Participants who have received guideline-directed medical therapy (GDMT) according to 2022 AHA/ACC Guidelines for Heart Failure (HF) and have been clinically stable for at least 1 month, will be treated with PADN and followed for 1 year.
Eligibility
Inclusion Criteria:
- Age ≥18, ≤85 years;
- PH must be confirmed by RHC, defined as:
- Mean pulmonary arterial pressure (mPAP) > 20mmHg, and;
- Pulmonary capillary wedge pressure (PCWP) >15mmHg.
- Chronic heart failure has been diagnosed at least 3 months before screening and have
been treated on the GDMT according to 2022 AHA/ACC Guidelines for Heart Failure for at least 1 month;
- Clinically stable HF for at least 1 month, defined as:
- No need of intravenous diuretics, inotropes or vasodilators, and
- Systolic blood pressure (SBP) ≥ 100 and < 160 mmHg, and
- Resting heart rate (HR) ≥ 50 bpm and <100 bpm (<110 bpm in presence of atrial fibrillation) on the day of the procedure.
- NYHA class II-IVa;
- 6MWD ≥ 100 m and ≤ 450 m;
- NT-proBNP >125pg/mL (or BNP > 35pg/mL);
- Understand and be willing to sign informed consent and be strictly willing to follow the protocol.
Exclusion Criteria:
- Any of the following:
- Hypertrophic cardiomyopathy with left ventricular (LV) outflow tract obstruction and/or mitral valvular systolic anterior motion (SAM); or
- Pericardial disease; or
- Infiltrative or inflammatory myocardial disease; or
- Valvular heart disease with stenosis or with severe regurgitation; or
- Active endocarditis; or
- Symptomatic carotid stenosis, or TIA or stroke within 30 days prior to randomization; or
- Congenital heart disease; or
- Having received any revascularization, including coronary artery bypass grafting (CABG) or percutaneous coronary intervention (PCI) within 6 months prior to randomization; or anticipated to undergo coronary revascularization (CABG or PCI) within 6 months; or
- Artificial pacemakers, including single-chamber, dual-chamber and three-chamber pacemakers, have been implanted less than 6 months or are anticipated to be implanted within 6 months; or
- Anticipated to undergo ablation of atrial fibrillation within 6 months; or
- Anticipated to undergo heart valve surgery (valve replacement, valvuloplasty) within 6 months; or
- Listing for heart/heart-lung transplantation or anticipated to implant a ventricular assist device (VAD)

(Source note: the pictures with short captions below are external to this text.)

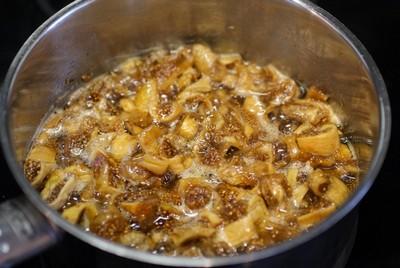 Инжирный крем для торта инжир - фундук - кофе шаг 2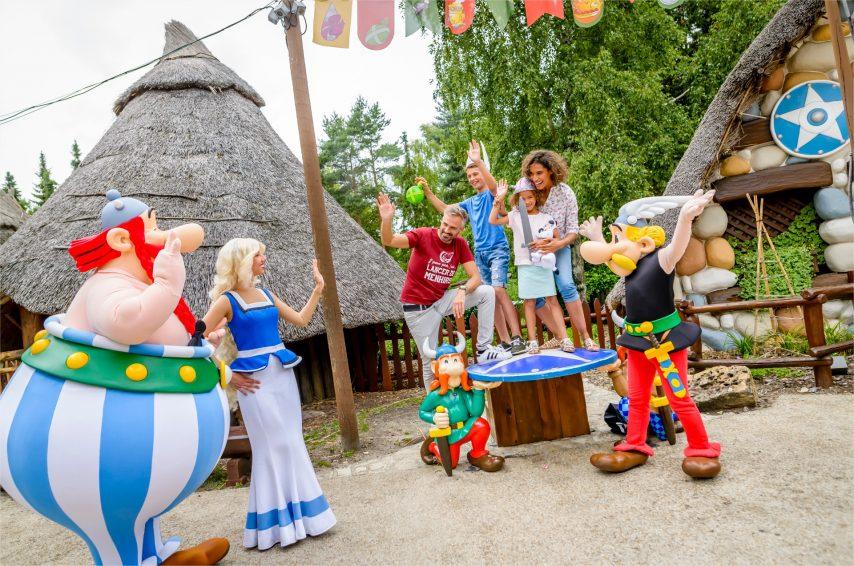 Familia disfrutando en el Parc Asterix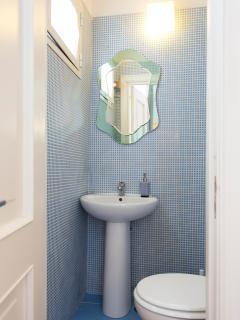 bagno si servizio con lavandino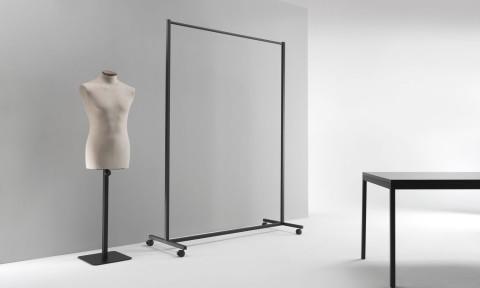 Soluzioni arredo per negozi, stender per abiti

- Received pulmonary arterial hypertension (PAH) targeted drugs within 1 month prior
to randomization;
- Anticipated to undergo any surgery within the next 6 months;
- Cardiac index (CI) measured by RHC < 1.5L/min/m2;
- Severe renal insufficiency (eGFR < 30mL/min/1.73m2 by MDRD formula);
- Severe liver insufficiency (Child-Pugh classification B-C);
- Platelet count < 50 × 109/L;
- Life expectancy < 1 year;
- Systemic inflammation or other disease requiring long-term use of glucocorticoids or immunosuppressants;
- Active infection requiring oral or intravenous antibiotics;
- Cannot tolerate warfarin, aspirin, clopidogrel, and any of GDMT medicines;
- Body mass index (BMI) > 40 kg/m²;
- Pregnant or lactating women, or planning to be pregnant within one year;
- Participation in other clinical trials within 3 months prior to signing the informed consent;
- Any other circumstances that investigators deemed inappropriate to participate in this trial.